▶ Given records:
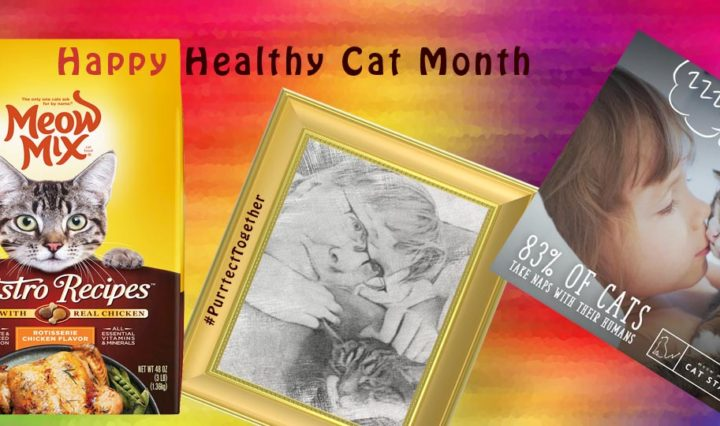 MeowMix Happy Healthy Cat Month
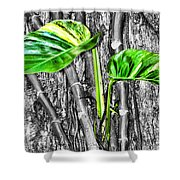Just Green 2 By Diana Sainz Shower Curtain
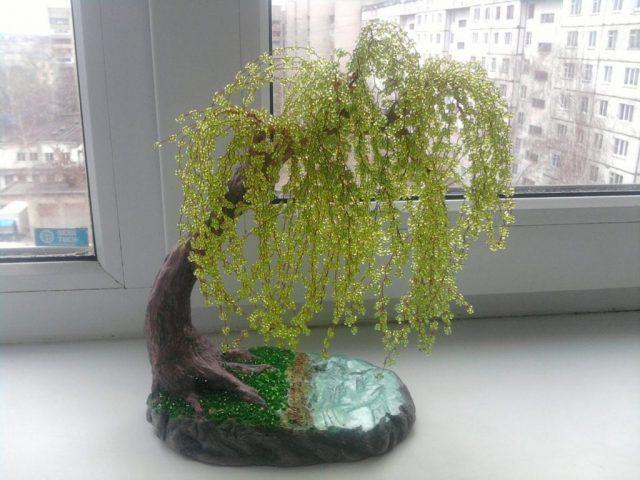 Дерево плакучая ива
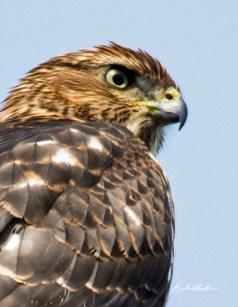 Cooper's Hawk, Skinner's Lane. Photo by Dave Baker.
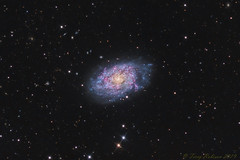 NGC 7793 - Flocculent Spiral Galaxy in Sculptor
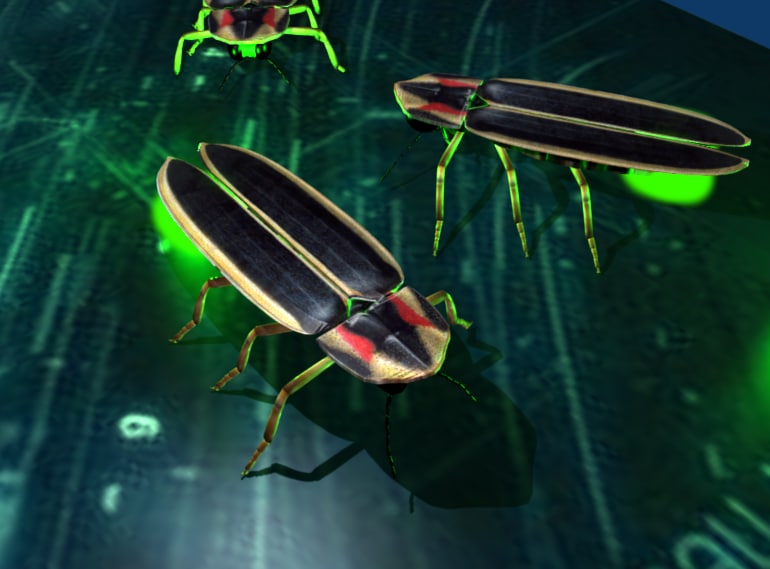 firefly rigged 3d 3ds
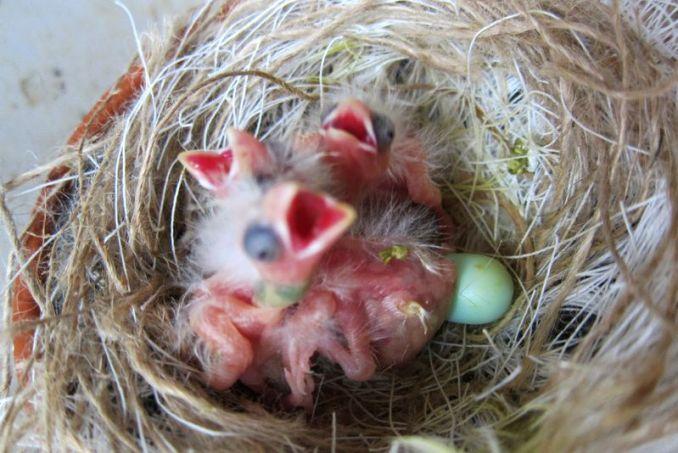 Telur Kenari menetas (canarytales.blogspot.com)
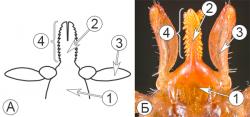 Колюще-сосущий тип ротового аппарата клещей -   Колюще-сосущий ротовой аппарат </p> иксодового клеща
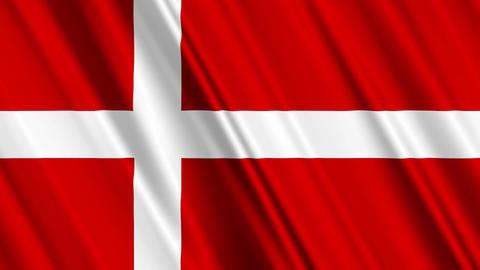 DenmarkFlagLoop01 Stock Video Footage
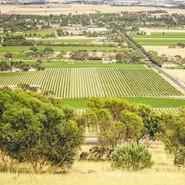 Going Bush: Reasons to Start your Career in Rural Australia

▶ Activity:
Leave the pictures out and output the rest of the data word for word.

▶ The completed task:
 MeowMix Happy Healthy Cat Month
Just Green 2 By Diana Sainz Shower Curtain
 Дерево плакучая ива
 Cooper's Hawk, Skinner's Lane. Photo by Dave Baker.
 NGC 7793 - Flocculent Spiral Galaxy in Sculptor
 firefly rigged 3d 3ds
 Telur Kenari menetas (canarytales.blogspot.com)
 Колюще-сосущий тип ротового аппарата клещей -   Колюще-сосущий ротовой аппарат </p> иксодового клеща
 DenmarkFlagLoop01 Stock Video Footage
 Going Bush: Reasons to Start your Career in Rural Australia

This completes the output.